I am in the Yemen International Hospital in Taiz, the Yemeni city in the central highlands that is suffering from such an acute water shortage that people get to run their taps for only 36 hours every 30 days or so. They have to fill up as much as they can and then rely on water trucks that come through neighborhoods and sell water like a precious commodity. I am visiting Mohamed Qaid, a 25-year-old laborer from the nearby village of Qaradh who was struck the night before in the hand and chest by three bullets fired by a sniper from Marzouh, the village next door. The two villages have been fighting over the rapidly dwindling water supply from their shared mountain springs. Six people have been killed and many more wounded in clashes since 2000 that have heated up of late. One was killed a night ago. Qaid is in pain, but he wanted to tell people about what is happening here. I have one question: “Were you really shot in a fight over water?” He winces out his answer: “It wasn’t about politics. It wasn’t about the Muslim Brotherhood. It was about water.”

There is a message in this bottle. Yemen, a country of breathtaking beauty, with wonderful people, is a human development disaster. You see here what a half-century of political mismanagement, coupled with natural resource mismanagement, oil distortions and a population explosion has led to.

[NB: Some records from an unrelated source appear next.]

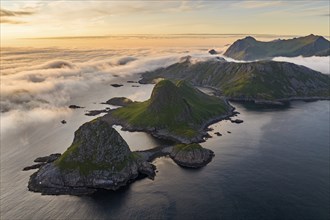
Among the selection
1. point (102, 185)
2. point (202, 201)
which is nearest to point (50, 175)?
point (102, 185)

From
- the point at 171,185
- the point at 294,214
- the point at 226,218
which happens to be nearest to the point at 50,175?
the point at 171,185

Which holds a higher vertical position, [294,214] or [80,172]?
[80,172]

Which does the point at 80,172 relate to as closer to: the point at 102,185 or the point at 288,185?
the point at 102,185

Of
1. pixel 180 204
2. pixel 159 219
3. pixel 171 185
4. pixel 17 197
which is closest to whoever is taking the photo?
pixel 159 219

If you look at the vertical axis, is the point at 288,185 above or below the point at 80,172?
below

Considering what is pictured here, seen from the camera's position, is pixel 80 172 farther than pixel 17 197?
Yes

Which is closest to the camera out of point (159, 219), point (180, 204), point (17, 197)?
point (159, 219)

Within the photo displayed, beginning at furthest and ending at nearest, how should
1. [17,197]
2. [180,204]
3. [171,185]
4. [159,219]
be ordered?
1. [171,185]
2. [17,197]
3. [180,204]
4. [159,219]

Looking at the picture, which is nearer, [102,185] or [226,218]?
[226,218]

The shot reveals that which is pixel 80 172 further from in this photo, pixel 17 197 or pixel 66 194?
pixel 17 197
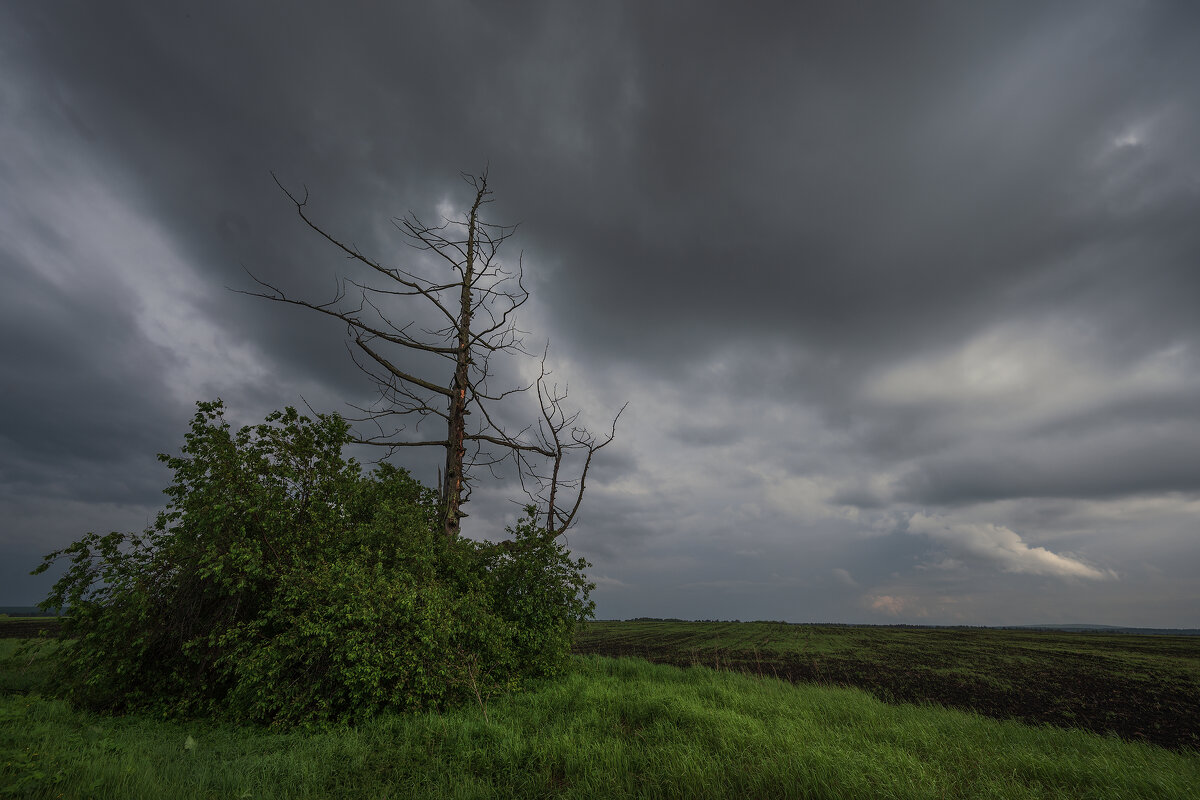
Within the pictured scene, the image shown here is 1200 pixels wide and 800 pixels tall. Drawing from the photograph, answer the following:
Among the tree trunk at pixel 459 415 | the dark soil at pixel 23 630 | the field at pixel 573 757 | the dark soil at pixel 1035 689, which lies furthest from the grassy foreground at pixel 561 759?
the dark soil at pixel 23 630

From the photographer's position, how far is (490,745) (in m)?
7.79

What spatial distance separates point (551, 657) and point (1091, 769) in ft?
34.8

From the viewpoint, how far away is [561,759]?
7.44 meters

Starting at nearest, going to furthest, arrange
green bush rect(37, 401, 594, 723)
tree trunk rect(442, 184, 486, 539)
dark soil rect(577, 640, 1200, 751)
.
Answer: green bush rect(37, 401, 594, 723) < tree trunk rect(442, 184, 486, 539) < dark soil rect(577, 640, 1200, 751)

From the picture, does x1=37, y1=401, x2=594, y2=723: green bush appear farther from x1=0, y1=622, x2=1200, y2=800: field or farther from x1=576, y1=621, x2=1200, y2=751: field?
x1=576, y1=621, x2=1200, y2=751: field

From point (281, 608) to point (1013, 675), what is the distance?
47.3 metres

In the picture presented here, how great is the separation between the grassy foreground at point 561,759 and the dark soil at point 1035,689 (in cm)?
1163

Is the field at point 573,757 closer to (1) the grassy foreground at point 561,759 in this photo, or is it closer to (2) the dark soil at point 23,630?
(1) the grassy foreground at point 561,759

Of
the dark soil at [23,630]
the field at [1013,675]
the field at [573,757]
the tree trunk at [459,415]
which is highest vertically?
the tree trunk at [459,415]

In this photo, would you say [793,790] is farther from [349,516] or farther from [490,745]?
[349,516]

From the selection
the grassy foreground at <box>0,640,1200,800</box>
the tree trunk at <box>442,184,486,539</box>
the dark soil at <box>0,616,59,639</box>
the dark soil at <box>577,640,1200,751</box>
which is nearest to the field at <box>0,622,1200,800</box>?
the grassy foreground at <box>0,640,1200,800</box>

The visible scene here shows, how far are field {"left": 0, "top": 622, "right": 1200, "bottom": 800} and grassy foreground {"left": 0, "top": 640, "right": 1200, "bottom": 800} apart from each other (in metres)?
0.03

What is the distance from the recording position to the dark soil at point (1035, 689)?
2194 cm

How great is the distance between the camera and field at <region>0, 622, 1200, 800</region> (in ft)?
19.7
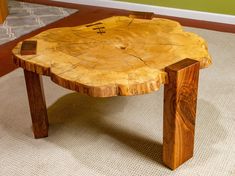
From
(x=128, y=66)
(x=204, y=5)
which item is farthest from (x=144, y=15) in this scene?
(x=204, y=5)

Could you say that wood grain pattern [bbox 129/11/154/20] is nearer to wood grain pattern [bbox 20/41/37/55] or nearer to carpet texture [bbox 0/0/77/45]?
wood grain pattern [bbox 20/41/37/55]

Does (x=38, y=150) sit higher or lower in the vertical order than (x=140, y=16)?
lower

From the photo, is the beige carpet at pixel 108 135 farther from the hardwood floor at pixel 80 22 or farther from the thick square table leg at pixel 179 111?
the hardwood floor at pixel 80 22

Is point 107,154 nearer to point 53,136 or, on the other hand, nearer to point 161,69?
point 53,136

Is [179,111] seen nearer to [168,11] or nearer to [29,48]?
[29,48]

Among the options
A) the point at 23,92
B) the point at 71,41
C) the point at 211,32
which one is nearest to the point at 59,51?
the point at 71,41

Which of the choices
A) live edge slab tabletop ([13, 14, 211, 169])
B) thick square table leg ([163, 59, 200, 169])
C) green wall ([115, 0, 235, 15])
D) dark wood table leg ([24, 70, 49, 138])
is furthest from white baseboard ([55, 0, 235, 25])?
dark wood table leg ([24, 70, 49, 138])

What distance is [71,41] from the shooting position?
5.45 ft

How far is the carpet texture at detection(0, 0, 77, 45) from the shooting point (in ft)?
10.8

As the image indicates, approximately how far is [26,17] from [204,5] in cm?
189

But Yemen is just a decade or so ahead of Syria and Egypt in terms of the kind of human development crisis this whole region will face.

The great American environmentalist Dana Meadows, when asked if it was too late to do anything about climate change, used to say, “We have exactly enough time — starting now.” The Arab world has exactly enough time — starting now. If people do not stop fighting with each other over dead ideologies and sectarian differences and focus instead on overcoming their deficits of knowledge, freedom and women’s empowerment — as the U.N. Arab Human Development Report urged — there is no hope. As Qaid suggested, in Yemen those old ideologies are luxuries now. It is just about water.